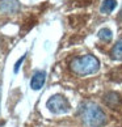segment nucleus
I'll use <instances>...</instances> for the list:
<instances>
[{"instance_id": "5", "label": "nucleus", "mask_w": 122, "mask_h": 127, "mask_svg": "<svg viewBox=\"0 0 122 127\" xmlns=\"http://www.w3.org/2000/svg\"><path fill=\"white\" fill-rule=\"evenodd\" d=\"M0 11L4 13H16L20 11L18 0H0Z\"/></svg>"}, {"instance_id": "2", "label": "nucleus", "mask_w": 122, "mask_h": 127, "mask_svg": "<svg viewBox=\"0 0 122 127\" xmlns=\"http://www.w3.org/2000/svg\"><path fill=\"white\" fill-rule=\"evenodd\" d=\"M70 68L75 75L85 76V75L97 72L100 68V62L93 55H83L79 58H75L70 64Z\"/></svg>"}, {"instance_id": "4", "label": "nucleus", "mask_w": 122, "mask_h": 127, "mask_svg": "<svg viewBox=\"0 0 122 127\" xmlns=\"http://www.w3.org/2000/svg\"><path fill=\"white\" fill-rule=\"evenodd\" d=\"M104 103L110 109H118L122 103V98L117 92H108L104 95Z\"/></svg>"}, {"instance_id": "13", "label": "nucleus", "mask_w": 122, "mask_h": 127, "mask_svg": "<svg viewBox=\"0 0 122 127\" xmlns=\"http://www.w3.org/2000/svg\"><path fill=\"white\" fill-rule=\"evenodd\" d=\"M118 18H120V20H121V21H122V11H121V12H120V15H118Z\"/></svg>"}, {"instance_id": "1", "label": "nucleus", "mask_w": 122, "mask_h": 127, "mask_svg": "<svg viewBox=\"0 0 122 127\" xmlns=\"http://www.w3.org/2000/svg\"><path fill=\"white\" fill-rule=\"evenodd\" d=\"M80 117L84 123L89 127H101L106 122V114L93 102H85L80 106Z\"/></svg>"}, {"instance_id": "6", "label": "nucleus", "mask_w": 122, "mask_h": 127, "mask_svg": "<svg viewBox=\"0 0 122 127\" xmlns=\"http://www.w3.org/2000/svg\"><path fill=\"white\" fill-rule=\"evenodd\" d=\"M46 81V72L45 71H37L30 80V88L33 91H38L43 87Z\"/></svg>"}, {"instance_id": "8", "label": "nucleus", "mask_w": 122, "mask_h": 127, "mask_svg": "<svg viewBox=\"0 0 122 127\" xmlns=\"http://www.w3.org/2000/svg\"><path fill=\"white\" fill-rule=\"evenodd\" d=\"M112 58L114 60H122V39H120L112 49Z\"/></svg>"}, {"instance_id": "11", "label": "nucleus", "mask_w": 122, "mask_h": 127, "mask_svg": "<svg viewBox=\"0 0 122 127\" xmlns=\"http://www.w3.org/2000/svg\"><path fill=\"white\" fill-rule=\"evenodd\" d=\"M36 22H37V20H36V17H28V18H25V21L22 22V25H21V30L22 32H29L33 26L36 25Z\"/></svg>"}, {"instance_id": "12", "label": "nucleus", "mask_w": 122, "mask_h": 127, "mask_svg": "<svg viewBox=\"0 0 122 127\" xmlns=\"http://www.w3.org/2000/svg\"><path fill=\"white\" fill-rule=\"evenodd\" d=\"M25 58H26V56H25V55H22L21 58L17 60V63H16V65H15V72H18V68H20V65H21L22 62H24V59H25Z\"/></svg>"}, {"instance_id": "10", "label": "nucleus", "mask_w": 122, "mask_h": 127, "mask_svg": "<svg viewBox=\"0 0 122 127\" xmlns=\"http://www.w3.org/2000/svg\"><path fill=\"white\" fill-rule=\"evenodd\" d=\"M88 20V16H70V24L71 26H78L85 24V21Z\"/></svg>"}, {"instance_id": "7", "label": "nucleus", "mask_w": 122, "mask_h": 127, "mask_svg": "<svg viewBox=\"0 0 122 127\" xmlns=\"http://www.w3.org/2000/svg\"><path fill=\"white\" fill-rule=\"evenodd\" d=\"M116 7H117V0H104L101 3L100 12L104 13V15H109V13L114 11Z\"/></svg>"}, {"instance_id": "9", "label": "nucleus", "mask_w": 122, "mask_h": 127, "mask_svg": "<svg viewBox=\"0 0 122 127\" xmlns=\"http://www.w3.org/2000/svg\"><path fill=\"white\" fill-rule=\"evenodd\" d=\"M98 38H100L102 42H110L112 38H113V34H112V30L108 29V28H102V29L98 30Z\"/></svg>"}, {"instance_id": "3", "label": "nucleus", "mask_w": 122, "mask_h": 127, "mask_svg": "<svg viewBox=\"0 0 122 127\" xmlns=\"http://www.w3.org/2000/svg\"><path fill=\"white\" fill-rule=\"evenodd\" d=\"M46 107L51 113H54V114H66V113H68L70 109H71L67 98L62 95L51 96L47 100V102H46Z\"/></svg>"}]
</instances>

TO DO - Gather every line of the data above that contains the string "instances". Case counts.

RESULT OF THE EXERCISE -
I'll use <instances>...</instances> for the list:
<instances>
</instances>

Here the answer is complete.